▶ _WHAT YOU HAVE TO DO_
Lines from the one containing "Using Google Docs in Your..." through the final line of the data, restated word for word and free of pictures, make up the whole answer.
● ● ● ●
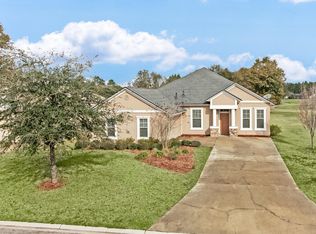 1141 Garrison Dr, Saint Augustine, FL 32092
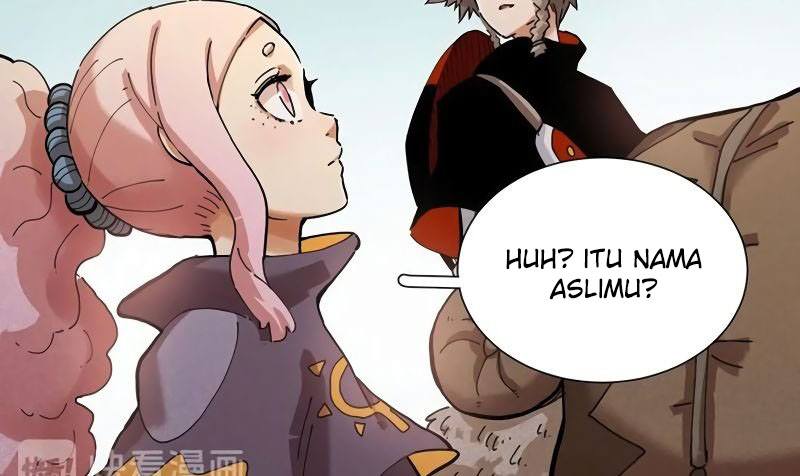 Last Word of the World chapter 24
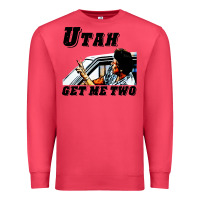 Cardinal utah get me 2 Premium Sweatshirt - artisFamous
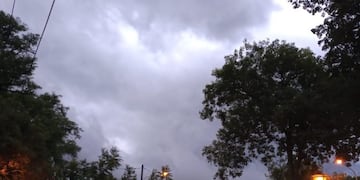 Frío con altas probabilidades de lluvias\u002E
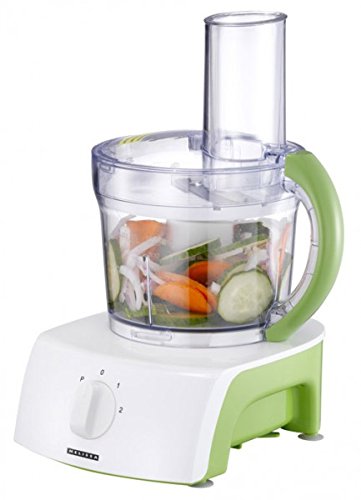 Preisvergleich Produktbild Küchenmaschine Raspel Zerkleinerer Melissa 16190015 Gemüseschneider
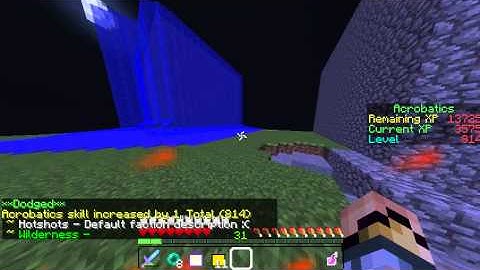 Diamcraft Hacker #3 - UDPFlood Forcefield | #hockeysad7FORDemote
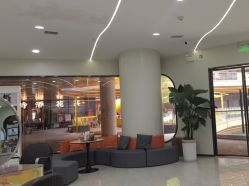 -YESIDO BLACK椰岛造型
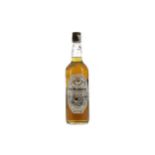 GLEN GRANT 8 YEARS OLD 100 PROOF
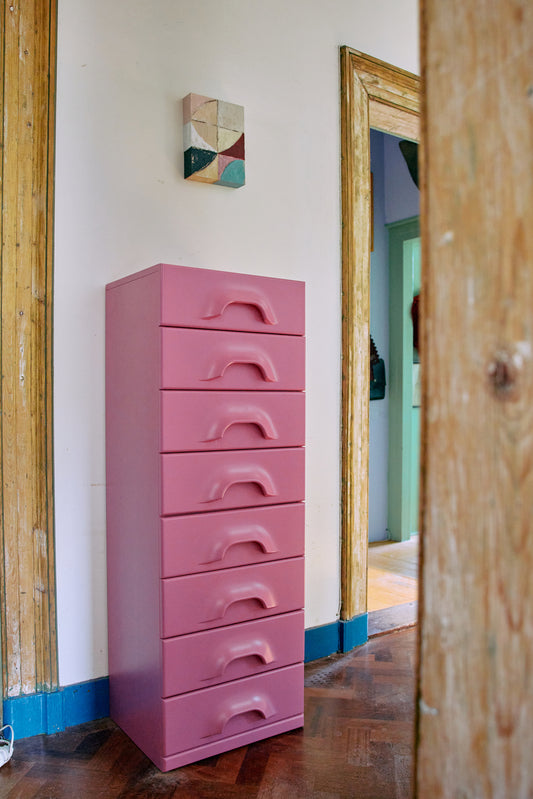Hkliving Pocket exhibit - Palette
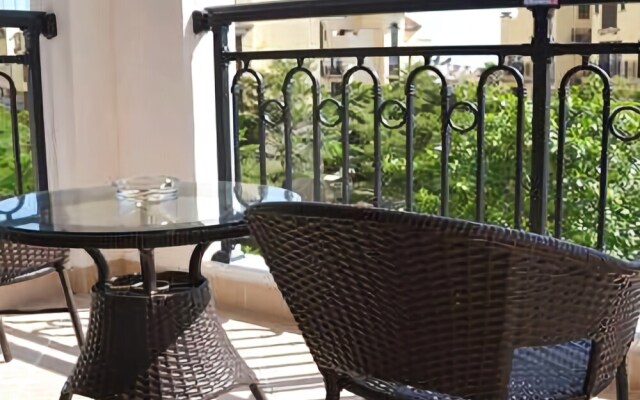 Xinzhong Hotel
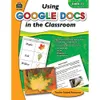 Using Google Docs in Your...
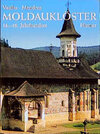 Buchcover Moldauklöster 14.-16. Jahrhundert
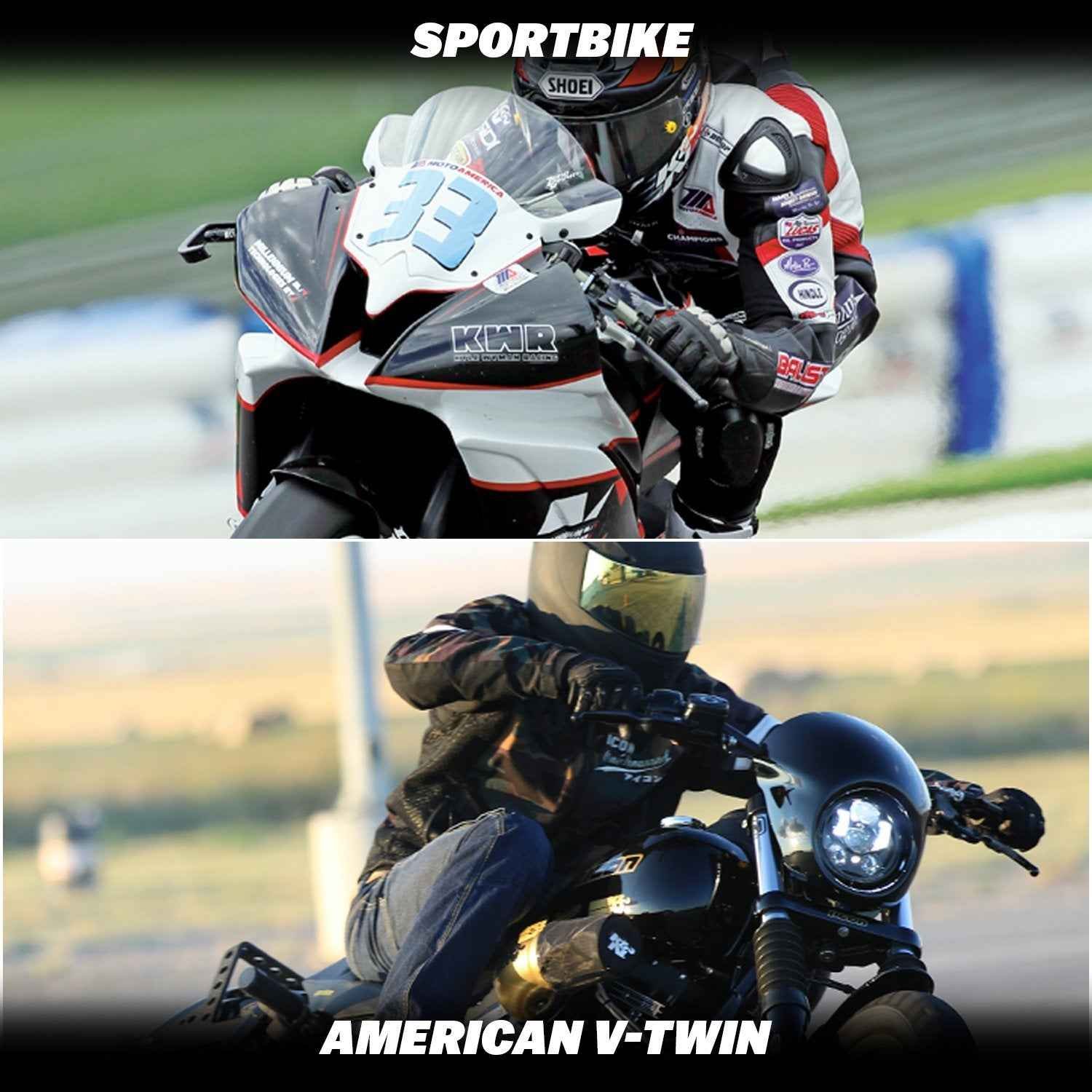 K&N KN-204 High Flow Oil Filter for Triumph & Harley Davidson Street 750 | Premium Racing Spin-On Filter image 3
● ● ● ●
▶ _REPLY TO THE EXERCISE_
 Using Google Docs in Your...
 Buchcover Moldauklöster 14.-16. Jahrhundert
 K&N KN-204 High Flow Oil Filter for Triumph & Harley Davidson Street 750 | Premium Racing Spin-On Filter image 3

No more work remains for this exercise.